→ **Что сделать**
**1.** Определите, согласуются ли с отрывком о религиозных сообществах утверждения: (a) Срединное государство представляло себя в собственном воображении как китайское; (b) общие священные тексты ислама существовали только на классическом арабском; (c) Педро Фермин де Варгас был колумбийским либералом начала XIX в. Для каждого ответьте «да» или «нет» и приведите точную цитату, которая это решает.
**2.** Перечислите все географические пределы, между которыми, согласно отрывку о религиозных сообществах, простираются исламская Умма, Христианский мир и буддистский мир.
**3.** Подхватите отрывок о религиозных сообществах и напишите продолжение, начиная сразу после его последнего предложения.

Религиозное сообщество
Мало найдется вещей более впечатляющих, чем огромная территориальная протяженность исламской Уммы, раскинувшейся от Марокко до архипелага Сулу, Христианского мира, простирающегося от Парагвая до Японии, и буддистского мира, тянущегося от Шри Ланки до Корейского полуострова. Великие сакральные культуры (в число которых, исходя из наших задач, можно, пожалуй, включить и «конфуцианство») заключали в себе представления о необъятных сообществах. Между тем, и Христианский мир, и исламская Умма, и даже Срединное государство — которое, хотя и мыслится нами сегодня как китайское, представляло себя в собственном воображении не как китайское, а как центральное — могли быть воображены в значительной степени благодаря священному языку и скрижалям. Взять для примера хотя бы ислам: если вдруг в Мекке случалось встретиться магинданао и берберам, ничего не знавшим о языках друг друга и в силу того не способным устно общаться, они, тем не менее, понимали идеограммы друг друга, потому что священные тексты, общие для них, существовали только на классическом арабском. В этом смысле арабское письмо функционировало на манер китайских иероглифов, творя сообщество из знаков, а не из звуков. (Таким образом, математический язык продолжает сегодня старую традицию. Румыны не имеют ни малейшего представления о том, как тайцы называют «+», и наоборот; однако и те, и другие понимают этот символ.) Все великие сообщества классической древности воспринимали себя как центр мира, посредством священного языка связанный с небесным порядком власти. Соответственно, и дальность распространения письменной латыни, пали, арабского или китайского теоретически была неограниченной. (На самом деле, чем мертвее письменный язык — т. е. чем дальше он от разговорной речи, — тем лучше: в принципе, каждый имеет доступ к чистому миру знаков.)
И все же такие сообщества классической древности, объединенные священными языками, отличались по своему характеру от воображаемых сообществ современных наций. Одним из главных отличий была уверенность прежних сообществ в уникальной священности их языков, а, стало быть, и их представления о принятии в свой состав новых членов. Китайские мандарины с одобрением смотрели на варваров, мучительно учившихся рисовать иероглифы Срединного государства. Эти варвары были уже на полпути к полной абсорбции[34]. Полуцивилизованный человек был гораздо лучше, чем варвар. Такая установка, безусловно, не была исключительным достоянием китайцев и не ограничивалась древностью. Взять, например, следующую «политику в отношении варваров», сформулированную колумбийским либералом начала XIX в. Педро Фермином де Варгасом:
«Для дальнейшего роста нашего сельского хозяйства надобно было бы испанизировать наших индейцев. Их ленивый склад характера, тупость и равнодушие к нормальным человеческим устремлениям наводят на мысль, что они произошли от дегенеративной расы, тем более вырождающейся, чем более она удаляется от места своего происхождения... Было бы весьма желательно, чтобы индейцы были истреблены посредством расового смешения с белыми, объявления их свободными от дани и иных налогов и дарования им права частной собственности на землю[35].

→ **Строки**
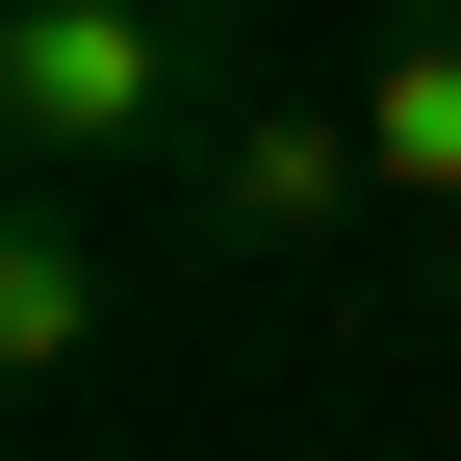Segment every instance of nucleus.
<instances>
[{
    "label": "nucleus",
    "instance_id": "39448f33",
    "mask_svg": "<svg viewBox=\"0 0 461 461\" xmlns=\"http://www.w3.org/2000/svg\"><path fill=\"white\" fill-rule=\"evenodd\" d=\"M411 333H461V205H411Z\"/></svg>",
    "mask_w": 461,
    "mask_h": 461
},
{
    "label": "nucleus",
    "instance_id": "f257e3e1",
    "mask_svg": "<svg viewBox=\"0 0 461 461\" xmlns=\"http://www.w3.org/2000/svg\"><path fill=\"white\" fill-rule=\"evenodd\" d=\"M205 103H230V0H0V180L154 205V154Z\"/></svg>",
    "mask_w": 461,
    "mask_h": 461
},
{
    "label": "nucleus",
    "instance_id": "f03ea898",
    "mask_svg": "<svg viewBox=\"0 0 461 461\" xmlns=\"http://www.w3.org/2000/svg\"><path fill=\"white\" fill-rule=\"evenodd\" d=\"M359 205H384L359 103H282V77H230L205 129L154 154V257H180V282H282V257H333Z\"/></svg>",
    "mask_w": 461,
    "mask_h": 461
},
{
    "label": "nucleus",
    "instance_id": "20e7f679",
    "mask_svg": "<svg viewBox=\"0 0 461 461\" xmlns=\"http://www.w3.org/2000/svg\"><path fill=\"white\" fill-rule=\"evenodd\" d=\"M359 154H384V205H461V0H411V26H384Z\"/></svg>",
    "mask_w": 461,
    "mask_h": 461
},
{
    "label": "nucleus",
    "instance_id": "7ed1b4c3",
    "mask_svg": "<svg viewBox=\"0 0 461 461\" xmlns=\"http://www.w3.org/2000/svg\"><path fill=\"white\" fill-rule=\"evenodd\" d=\"M103 333H129V257H103V180H26L0 205V384L26 411H77Z\"/></svg>",
    "mask_w": 461,
    "mask_h": 461
}]
</instances>
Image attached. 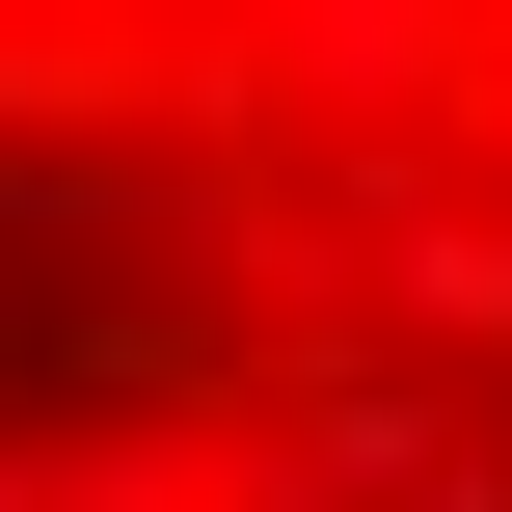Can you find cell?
I'll use <instances>...</instances> for the list:
<instances>
[{"mask_svg":"<svg viewBox=\"0 0 512 512\" xmlns=\"http://www.w3.org/2000/svg\"><path fill=\"white\" fill-rule=\"evenodd\" d=\"M351 351H405V378H512V189L351 162Z\"/></svg>","mask_w":512,"mask_h":512,"instance_id":"obj_1","label":"cell"},{"mask_svg":"<svg viewBox=\"0 0 512 512\" xmlns=\"http://www.w3.org/2000/svg\"><path fill=\"white\" fill-rule=\"evenodd\" d=\"M270 108H324L351 162H405L432 108H486V0H243Z\"/></svg>","mask_w":512,"mask_h":512,"instance_id":"obj_2","label":"cell"},{"mask_svg":"<svg viewBox=\"0 0 512 512\" xmlns=\"http://www.w3.org/2000/svg\"><path fill=\"white\" fill-rule=\"evenodd\" d=\"M270 459H297L324 512H432L459 459H486V432H459V378H405V351H324V378L270 405Z\"/></svg>","mask_w":512,"mask_h":512,"instance_id":"obj_3","label":"cell"},{"mask_svg":"<svg viewBox=\"0 0 512 512\" xmlns=\"http://www.w3.org/2000/svg\"><path fill=\"white\" fill-rule=\"evenodd\" d=\"M54 512H243V432H54Z\"/></svg>","mask_w":512,"mask_h":512,"instance_id":"obj_4","label":"cell"},{"mask_svg":"<svg viewBox=\"0 0 512 512\" xmlns=\"http://www.w3.org/2000/svg\"><path fill=\"white\" fill-rule=\"evenodd\" d=\"M0 512H54V432H0Z\"/></svg>","mask_w":512,"mask_h":512,"instance_id":"obj_5","label":"cell"},{"mask_svg":"<svg viewBox=\"0 0 512 512\" xmlns=\"http://www.w3.org/2000/svg\"><path fill=\"white\" fill-rule=\"evenodd\" d=\"M486 108H512V0H486Z\"/></svg>","mask_w":512,"mask_h":512,"instance_id":"obj_6","label":"cell"}]
</instances>
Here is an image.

→ **Ответы**
**1.**
(a) Нет: «представляло себя в собственном воображении не как китайское, а как центральное».
(b) Да: «священные тексты, общие для них, существовали только на классическом арабском».
(c) Да: «сформулированную колумбийским либералом начала XIX в. Педро Фермином де Варгасом».

**2.** Марокко, архипелаг Сулу, Парагвай, Япония, Шри Ланка, Корейский полуостров.

**3.**
Насколько поразительно, что этот либерал все-таки предлагает «истребить» своих индейцев, в числе прочего, путем «объявления их свободными от дани» и «дарования им права частной собственности на землю», вместо того, чтобы истреблять их ружьем и микробом, как вскоре после этого стали делать его идейные наследники в Бразилии, Аргентине и Соединенных Штатах! Кроме снисходительной жестокости, обратите внимание на космический оптимизм: индеец, в конечном счете, исправим — посредством оплодотворения белым, «цивилизованным» семенем и обретения частной собственности — как, впрочем, и кто угодно другой. (Насколько разительно отличается установка Фермина от того предпочтения, которое европейский империалист стал позднее оказывать «чистокровным» малайцам, гуркхам и хауса перед «полукровками», «полуграмотными туземцами», «смуглокожими» и т. п.).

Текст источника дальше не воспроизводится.